Identify the line in which "Which item from" appears, then reproduce that line and all remaining lines of the records word for word.

[Dataset records]
----

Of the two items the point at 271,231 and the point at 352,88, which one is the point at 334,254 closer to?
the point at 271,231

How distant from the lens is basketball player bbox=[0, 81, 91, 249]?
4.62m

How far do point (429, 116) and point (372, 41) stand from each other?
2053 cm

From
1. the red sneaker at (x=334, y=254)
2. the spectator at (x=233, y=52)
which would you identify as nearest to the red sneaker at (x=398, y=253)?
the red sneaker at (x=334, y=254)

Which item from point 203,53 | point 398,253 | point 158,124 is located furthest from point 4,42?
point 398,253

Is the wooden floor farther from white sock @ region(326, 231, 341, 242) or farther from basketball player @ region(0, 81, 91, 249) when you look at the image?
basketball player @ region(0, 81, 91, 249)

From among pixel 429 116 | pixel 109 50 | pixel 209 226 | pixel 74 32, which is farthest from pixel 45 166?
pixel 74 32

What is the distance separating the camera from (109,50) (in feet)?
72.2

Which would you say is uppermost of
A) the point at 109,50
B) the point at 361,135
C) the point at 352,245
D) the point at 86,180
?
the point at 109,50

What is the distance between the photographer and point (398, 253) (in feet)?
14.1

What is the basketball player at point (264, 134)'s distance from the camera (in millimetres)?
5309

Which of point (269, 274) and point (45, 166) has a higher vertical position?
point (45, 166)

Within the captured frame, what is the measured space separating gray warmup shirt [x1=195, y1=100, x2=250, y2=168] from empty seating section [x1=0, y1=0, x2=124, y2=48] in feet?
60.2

----

Task response =
Which item from point 203,53 | point 398,253 | point 158,124 is located furthest from point 4,42?
point 398,253

Is the wooden floor farther from white sock @ region(326, 231, 341, 242) or farther from basketball player @ region(0, 81, 91, 249) when you look at the image?
basketball player @ region(0, 81, 91, 249)

From among pixel 429 116 | pixel 109 50 | pixel 209 226 | pixel 74 32, which is farthest from pixel 45 166?
pixel 74 32

What is the distance separating the camera from (109,50) (in feet)?
72.2

Which would you say is uppermost of
A) the point at 109,50
B) the point at 361,135
C) the point at 352,245
D) the point at 86,180
?
the point at 109,50

What is the distance between the photographer and point (398, 253) (in feet)?
14.1

What is the basketball player at point (264, 134)'s distance from the camera (in millimetres)?
5309

Which of point (269, 274) and point (45, 166) has a higher vertical position?
point (45, 166)

Within the captured frame, what is the measured space separating gray warmup shirt [x1=195, y1=100, x2=250, y2=168] from empty seating section [x1=0, y1=0, x2=124, y2=48] in feet?
60.2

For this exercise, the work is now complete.